Second, we need to aggressively work to radically increase voting, treating the Fifteenth Amendment the way that conservatives have for the last several decades treated the Second. If for them munitions are the primary tool by which they can protect their rights, for us that should be voting. Not only should we work to make every felon disfranchisement act illegal, we should make voting a holiday, and bolster the power of the post office to handle and distribute ballots.
Third, we need to mobilize these voters to restructure how our democracy functions. As it stands, too much economic power is concentrated in too few individual and corporate hands, and too much political power is concentrated in a combination of these hands and in small rural states.

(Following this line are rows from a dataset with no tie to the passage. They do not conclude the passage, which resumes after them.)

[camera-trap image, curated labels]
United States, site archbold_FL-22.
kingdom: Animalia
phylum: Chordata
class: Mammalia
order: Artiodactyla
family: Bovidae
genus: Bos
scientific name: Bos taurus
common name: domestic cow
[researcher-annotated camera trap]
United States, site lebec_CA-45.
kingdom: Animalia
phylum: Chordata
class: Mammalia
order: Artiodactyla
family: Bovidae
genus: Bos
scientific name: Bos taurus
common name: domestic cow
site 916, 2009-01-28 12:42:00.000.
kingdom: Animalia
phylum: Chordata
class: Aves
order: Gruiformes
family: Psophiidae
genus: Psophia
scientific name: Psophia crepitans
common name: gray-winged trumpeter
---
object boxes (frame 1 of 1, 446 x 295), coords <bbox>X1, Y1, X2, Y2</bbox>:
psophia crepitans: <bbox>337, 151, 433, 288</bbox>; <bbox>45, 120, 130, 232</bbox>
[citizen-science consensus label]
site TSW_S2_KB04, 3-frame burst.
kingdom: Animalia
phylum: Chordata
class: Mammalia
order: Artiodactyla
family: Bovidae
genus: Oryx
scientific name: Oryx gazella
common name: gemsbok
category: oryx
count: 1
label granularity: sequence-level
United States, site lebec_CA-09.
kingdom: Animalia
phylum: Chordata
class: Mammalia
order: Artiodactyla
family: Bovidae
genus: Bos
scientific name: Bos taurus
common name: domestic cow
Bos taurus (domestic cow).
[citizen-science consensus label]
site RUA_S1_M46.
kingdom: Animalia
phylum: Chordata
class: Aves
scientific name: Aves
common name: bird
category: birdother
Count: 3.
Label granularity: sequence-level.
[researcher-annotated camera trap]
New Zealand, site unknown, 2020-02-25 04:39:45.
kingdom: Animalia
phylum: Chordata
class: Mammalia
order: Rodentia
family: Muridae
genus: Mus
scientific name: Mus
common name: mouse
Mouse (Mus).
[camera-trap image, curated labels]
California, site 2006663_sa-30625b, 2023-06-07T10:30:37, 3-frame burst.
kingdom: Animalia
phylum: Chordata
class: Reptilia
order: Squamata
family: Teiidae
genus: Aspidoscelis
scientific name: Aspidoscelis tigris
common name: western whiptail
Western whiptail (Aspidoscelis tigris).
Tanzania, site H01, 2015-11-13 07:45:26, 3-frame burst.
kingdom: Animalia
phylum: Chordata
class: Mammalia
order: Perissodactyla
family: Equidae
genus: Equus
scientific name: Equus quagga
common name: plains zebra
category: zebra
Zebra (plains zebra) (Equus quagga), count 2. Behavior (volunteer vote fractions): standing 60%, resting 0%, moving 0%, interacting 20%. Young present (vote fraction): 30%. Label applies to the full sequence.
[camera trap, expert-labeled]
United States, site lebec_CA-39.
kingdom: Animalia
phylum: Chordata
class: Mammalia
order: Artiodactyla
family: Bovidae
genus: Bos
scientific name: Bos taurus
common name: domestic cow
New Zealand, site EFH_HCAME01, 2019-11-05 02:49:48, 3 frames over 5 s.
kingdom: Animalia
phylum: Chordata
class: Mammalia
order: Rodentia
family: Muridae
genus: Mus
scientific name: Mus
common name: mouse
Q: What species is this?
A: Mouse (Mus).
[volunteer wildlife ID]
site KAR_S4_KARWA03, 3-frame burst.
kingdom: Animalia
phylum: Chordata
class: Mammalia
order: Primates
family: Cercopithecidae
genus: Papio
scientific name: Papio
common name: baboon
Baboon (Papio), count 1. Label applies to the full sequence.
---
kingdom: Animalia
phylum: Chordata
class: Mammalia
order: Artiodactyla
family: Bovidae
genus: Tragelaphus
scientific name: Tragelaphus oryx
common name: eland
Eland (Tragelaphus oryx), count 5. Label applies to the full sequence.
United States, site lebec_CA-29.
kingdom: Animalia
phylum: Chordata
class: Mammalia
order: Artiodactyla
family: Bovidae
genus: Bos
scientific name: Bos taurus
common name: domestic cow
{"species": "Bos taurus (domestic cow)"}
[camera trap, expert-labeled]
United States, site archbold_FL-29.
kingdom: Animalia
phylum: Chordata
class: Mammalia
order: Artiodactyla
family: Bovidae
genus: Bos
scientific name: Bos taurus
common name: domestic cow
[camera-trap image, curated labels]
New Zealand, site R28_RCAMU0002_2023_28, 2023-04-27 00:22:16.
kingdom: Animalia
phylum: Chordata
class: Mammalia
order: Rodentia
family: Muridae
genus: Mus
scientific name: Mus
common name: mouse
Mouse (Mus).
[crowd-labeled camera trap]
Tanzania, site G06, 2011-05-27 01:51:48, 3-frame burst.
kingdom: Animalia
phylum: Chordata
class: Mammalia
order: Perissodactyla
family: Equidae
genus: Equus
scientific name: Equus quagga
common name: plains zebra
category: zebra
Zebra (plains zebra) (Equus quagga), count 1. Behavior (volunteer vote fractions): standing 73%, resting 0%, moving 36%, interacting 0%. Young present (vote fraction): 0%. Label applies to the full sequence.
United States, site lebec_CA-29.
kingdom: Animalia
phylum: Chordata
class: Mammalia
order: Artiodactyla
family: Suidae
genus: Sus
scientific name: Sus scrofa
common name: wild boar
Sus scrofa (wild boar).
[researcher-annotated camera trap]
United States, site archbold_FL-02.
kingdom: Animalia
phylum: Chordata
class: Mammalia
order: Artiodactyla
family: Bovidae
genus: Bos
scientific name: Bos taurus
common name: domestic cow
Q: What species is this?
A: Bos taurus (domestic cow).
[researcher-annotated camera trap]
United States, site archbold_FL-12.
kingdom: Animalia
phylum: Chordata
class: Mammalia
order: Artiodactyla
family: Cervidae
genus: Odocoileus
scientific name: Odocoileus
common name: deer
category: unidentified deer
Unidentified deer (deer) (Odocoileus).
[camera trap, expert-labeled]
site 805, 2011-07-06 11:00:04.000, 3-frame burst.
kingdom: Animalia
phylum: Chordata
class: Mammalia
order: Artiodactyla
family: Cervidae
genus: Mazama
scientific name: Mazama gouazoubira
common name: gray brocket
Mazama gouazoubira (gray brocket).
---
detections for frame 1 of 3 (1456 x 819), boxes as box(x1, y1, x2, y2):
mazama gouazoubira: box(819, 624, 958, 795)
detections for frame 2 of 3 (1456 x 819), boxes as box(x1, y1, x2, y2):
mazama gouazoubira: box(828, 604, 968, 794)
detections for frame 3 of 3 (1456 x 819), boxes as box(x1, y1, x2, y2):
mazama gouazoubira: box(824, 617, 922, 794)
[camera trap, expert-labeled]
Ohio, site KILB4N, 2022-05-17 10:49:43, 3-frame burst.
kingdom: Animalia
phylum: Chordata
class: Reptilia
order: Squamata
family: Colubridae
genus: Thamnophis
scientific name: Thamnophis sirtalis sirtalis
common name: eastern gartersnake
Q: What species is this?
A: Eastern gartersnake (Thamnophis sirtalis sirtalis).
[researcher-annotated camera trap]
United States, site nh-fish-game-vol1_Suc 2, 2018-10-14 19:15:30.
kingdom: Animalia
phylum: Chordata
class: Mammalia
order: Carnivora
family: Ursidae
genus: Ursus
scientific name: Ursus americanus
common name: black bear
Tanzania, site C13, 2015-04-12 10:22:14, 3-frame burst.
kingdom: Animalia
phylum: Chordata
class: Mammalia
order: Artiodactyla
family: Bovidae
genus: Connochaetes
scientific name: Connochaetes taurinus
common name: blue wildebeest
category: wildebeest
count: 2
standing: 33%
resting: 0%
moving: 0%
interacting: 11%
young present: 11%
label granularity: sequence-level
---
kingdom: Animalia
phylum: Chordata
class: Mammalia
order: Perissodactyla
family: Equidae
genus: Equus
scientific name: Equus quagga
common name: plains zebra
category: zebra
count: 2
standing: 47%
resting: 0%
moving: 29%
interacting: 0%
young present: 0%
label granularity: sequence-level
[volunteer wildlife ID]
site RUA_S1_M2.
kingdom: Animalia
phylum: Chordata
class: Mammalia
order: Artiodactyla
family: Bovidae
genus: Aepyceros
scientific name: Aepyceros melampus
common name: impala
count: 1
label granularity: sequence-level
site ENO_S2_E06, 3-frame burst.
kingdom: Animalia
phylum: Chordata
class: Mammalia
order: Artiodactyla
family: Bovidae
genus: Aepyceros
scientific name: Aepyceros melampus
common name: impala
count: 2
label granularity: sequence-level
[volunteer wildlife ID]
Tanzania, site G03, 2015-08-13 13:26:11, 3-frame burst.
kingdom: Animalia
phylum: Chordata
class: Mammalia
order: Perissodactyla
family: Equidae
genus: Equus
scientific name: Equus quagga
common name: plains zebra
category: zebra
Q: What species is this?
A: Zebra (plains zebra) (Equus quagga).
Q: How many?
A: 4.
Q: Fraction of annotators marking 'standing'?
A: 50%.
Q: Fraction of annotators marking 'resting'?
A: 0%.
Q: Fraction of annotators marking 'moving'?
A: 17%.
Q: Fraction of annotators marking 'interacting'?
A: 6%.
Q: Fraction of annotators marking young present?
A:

Finally, although the first three should be taken on by Americans concerned with democracy in general, Black communities, the communities disproportionately hit by a combination of the pandemic (of the approximately 190,000 deaths taken by COVID-19, I know at least ten—a high school classmate, another high school classmate’s five-year-old daughter, one of my best friends from college, my first college girlfriend’s father, one neighborhood friend’s mother, another neighborhood friend’s father, one fraternity brother from Detroit that most of my friends knew, three fraternity brothers from Detroit that I myself knew) and by police violence have a specific obligation. We need to revitalize old institutions and build new ones that can shift from a politics mobilized around spectacular instances of Black death to a politics mobilized around Black life.
Over the past several years, we’ve seen a hashtag grow into a social movement and from that into a political movement. Although it remains to be seen whether Black Lives Matter will generate the type of durable change in policing we need to see at this moment, it is clear that it has generated far more political change than most have thought possible. The challenge Donald Trump and his tendency pose for the world is dire. To build a new world out of the ashes Trump seeks to leave will require the movement for Black lives, and all of us, to make political discussion and action equivalent to the air we breathe.